> _Task prompt_: Repeat the lines from the start of the records through the line containing "16578 millimetres", inclusive, with no changes.

> _Records on spatial positioning_:
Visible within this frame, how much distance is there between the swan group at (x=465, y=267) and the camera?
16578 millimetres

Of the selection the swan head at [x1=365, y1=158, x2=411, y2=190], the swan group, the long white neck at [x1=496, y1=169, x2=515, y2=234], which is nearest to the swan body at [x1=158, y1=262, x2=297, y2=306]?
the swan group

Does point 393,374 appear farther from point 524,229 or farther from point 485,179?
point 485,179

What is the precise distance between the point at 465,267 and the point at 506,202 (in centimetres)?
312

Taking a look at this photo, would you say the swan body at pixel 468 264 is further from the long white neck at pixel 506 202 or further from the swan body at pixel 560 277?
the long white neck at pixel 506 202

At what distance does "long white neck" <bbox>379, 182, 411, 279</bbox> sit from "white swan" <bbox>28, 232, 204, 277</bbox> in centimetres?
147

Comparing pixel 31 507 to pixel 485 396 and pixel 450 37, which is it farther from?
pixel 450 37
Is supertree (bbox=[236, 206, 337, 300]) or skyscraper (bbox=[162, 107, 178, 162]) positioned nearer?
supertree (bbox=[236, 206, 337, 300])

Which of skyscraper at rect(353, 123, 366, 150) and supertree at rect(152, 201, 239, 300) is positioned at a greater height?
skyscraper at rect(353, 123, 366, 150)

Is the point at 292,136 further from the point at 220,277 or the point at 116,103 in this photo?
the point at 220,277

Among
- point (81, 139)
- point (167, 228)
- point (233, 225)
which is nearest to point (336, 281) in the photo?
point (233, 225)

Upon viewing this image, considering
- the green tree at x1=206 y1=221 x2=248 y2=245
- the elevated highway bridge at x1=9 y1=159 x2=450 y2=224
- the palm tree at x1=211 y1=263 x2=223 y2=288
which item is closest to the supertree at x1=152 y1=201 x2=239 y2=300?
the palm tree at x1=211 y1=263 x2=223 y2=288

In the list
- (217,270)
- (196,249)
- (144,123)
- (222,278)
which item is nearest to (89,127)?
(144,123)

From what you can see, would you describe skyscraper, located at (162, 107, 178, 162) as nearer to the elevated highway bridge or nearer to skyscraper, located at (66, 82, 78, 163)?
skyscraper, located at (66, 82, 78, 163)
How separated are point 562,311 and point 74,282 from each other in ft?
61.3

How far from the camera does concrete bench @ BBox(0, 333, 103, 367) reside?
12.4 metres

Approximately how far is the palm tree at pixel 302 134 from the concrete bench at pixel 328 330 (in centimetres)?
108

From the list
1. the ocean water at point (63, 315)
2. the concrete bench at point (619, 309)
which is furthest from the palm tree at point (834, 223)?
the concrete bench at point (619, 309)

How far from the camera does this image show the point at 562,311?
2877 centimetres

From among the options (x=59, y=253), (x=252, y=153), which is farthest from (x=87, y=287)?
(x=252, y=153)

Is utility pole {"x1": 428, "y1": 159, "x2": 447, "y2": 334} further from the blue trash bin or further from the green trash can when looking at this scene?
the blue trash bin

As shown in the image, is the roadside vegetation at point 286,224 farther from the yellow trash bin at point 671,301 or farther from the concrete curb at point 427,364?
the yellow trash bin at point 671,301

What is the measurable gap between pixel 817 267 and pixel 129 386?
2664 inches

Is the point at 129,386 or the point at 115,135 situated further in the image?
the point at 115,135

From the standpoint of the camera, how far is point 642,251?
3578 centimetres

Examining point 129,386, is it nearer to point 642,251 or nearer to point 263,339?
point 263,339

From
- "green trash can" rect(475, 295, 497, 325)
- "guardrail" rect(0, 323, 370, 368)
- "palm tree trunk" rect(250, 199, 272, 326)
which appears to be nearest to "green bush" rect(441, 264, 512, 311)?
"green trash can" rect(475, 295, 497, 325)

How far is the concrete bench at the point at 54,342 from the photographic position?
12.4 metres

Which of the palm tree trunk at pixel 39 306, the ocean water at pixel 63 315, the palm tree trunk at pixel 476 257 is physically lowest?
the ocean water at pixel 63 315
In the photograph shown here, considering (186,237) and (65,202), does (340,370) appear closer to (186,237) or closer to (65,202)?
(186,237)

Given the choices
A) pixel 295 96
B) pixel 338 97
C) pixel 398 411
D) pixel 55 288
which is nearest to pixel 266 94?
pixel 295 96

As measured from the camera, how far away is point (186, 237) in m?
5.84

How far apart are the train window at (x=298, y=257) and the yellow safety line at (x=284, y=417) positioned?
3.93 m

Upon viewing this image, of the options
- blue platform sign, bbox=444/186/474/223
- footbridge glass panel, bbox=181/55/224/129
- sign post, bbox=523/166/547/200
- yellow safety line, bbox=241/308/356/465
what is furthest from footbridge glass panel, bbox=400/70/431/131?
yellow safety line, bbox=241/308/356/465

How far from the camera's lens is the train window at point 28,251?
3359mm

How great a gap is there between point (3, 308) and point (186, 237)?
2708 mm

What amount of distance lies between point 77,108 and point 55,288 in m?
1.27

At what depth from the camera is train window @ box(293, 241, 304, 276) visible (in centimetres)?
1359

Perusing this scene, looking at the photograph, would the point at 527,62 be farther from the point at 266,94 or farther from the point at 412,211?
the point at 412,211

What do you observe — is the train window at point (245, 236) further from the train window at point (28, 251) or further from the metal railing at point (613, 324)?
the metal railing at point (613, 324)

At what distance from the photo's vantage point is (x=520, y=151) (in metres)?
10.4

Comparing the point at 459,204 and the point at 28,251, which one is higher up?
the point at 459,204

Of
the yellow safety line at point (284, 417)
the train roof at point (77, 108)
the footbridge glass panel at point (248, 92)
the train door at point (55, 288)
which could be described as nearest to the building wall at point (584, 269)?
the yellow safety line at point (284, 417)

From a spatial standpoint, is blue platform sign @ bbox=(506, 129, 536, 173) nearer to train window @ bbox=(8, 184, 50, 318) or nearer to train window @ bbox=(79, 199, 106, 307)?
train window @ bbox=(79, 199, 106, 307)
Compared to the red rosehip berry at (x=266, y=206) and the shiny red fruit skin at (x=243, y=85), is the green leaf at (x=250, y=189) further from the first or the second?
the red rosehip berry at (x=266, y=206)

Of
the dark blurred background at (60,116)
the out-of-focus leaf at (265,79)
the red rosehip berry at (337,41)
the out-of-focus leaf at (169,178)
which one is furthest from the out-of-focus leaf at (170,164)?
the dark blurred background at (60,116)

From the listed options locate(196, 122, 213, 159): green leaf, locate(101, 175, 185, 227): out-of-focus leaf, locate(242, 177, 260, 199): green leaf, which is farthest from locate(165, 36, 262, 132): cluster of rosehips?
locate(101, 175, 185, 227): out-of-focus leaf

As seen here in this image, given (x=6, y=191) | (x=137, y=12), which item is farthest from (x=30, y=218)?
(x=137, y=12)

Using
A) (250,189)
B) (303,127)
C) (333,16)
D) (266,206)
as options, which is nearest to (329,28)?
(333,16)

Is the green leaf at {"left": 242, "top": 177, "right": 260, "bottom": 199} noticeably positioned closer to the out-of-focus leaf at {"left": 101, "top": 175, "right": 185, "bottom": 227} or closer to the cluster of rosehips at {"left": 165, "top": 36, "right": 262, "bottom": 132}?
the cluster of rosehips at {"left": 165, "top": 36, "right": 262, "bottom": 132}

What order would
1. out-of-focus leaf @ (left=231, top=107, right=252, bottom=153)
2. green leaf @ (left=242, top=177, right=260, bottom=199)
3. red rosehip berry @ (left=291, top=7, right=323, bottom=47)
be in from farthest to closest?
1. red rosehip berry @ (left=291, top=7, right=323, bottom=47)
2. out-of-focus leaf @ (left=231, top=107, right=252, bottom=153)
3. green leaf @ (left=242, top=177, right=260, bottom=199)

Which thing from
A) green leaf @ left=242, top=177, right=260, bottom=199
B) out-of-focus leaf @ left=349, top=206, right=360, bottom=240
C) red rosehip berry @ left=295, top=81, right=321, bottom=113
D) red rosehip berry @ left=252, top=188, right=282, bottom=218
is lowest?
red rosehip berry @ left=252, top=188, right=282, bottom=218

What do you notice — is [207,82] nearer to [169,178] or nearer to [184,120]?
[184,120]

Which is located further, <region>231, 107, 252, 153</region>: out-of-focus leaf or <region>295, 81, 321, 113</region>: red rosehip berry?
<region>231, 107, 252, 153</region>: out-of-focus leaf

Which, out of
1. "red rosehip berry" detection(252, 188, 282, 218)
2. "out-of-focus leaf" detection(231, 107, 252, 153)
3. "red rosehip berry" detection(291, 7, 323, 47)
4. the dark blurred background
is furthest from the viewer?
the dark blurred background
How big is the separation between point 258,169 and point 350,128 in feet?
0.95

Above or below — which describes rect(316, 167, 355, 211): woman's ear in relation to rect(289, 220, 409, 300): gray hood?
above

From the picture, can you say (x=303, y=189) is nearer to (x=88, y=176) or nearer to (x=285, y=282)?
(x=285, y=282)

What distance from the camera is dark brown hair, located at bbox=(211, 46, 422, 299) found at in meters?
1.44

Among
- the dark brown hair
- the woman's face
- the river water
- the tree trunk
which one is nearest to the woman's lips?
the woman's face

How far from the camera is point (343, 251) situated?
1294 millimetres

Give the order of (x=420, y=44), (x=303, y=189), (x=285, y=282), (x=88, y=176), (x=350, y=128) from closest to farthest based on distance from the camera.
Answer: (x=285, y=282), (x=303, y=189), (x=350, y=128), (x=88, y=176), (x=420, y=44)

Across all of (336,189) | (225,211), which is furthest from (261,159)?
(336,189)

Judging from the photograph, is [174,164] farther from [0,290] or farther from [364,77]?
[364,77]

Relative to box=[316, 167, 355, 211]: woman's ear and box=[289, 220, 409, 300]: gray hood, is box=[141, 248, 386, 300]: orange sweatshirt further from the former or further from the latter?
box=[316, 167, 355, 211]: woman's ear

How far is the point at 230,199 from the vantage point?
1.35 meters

> _The output_:
Visible within this frame, how much distance is there between the swan group at (x=465, y=267) and the camera?
16578 millimetres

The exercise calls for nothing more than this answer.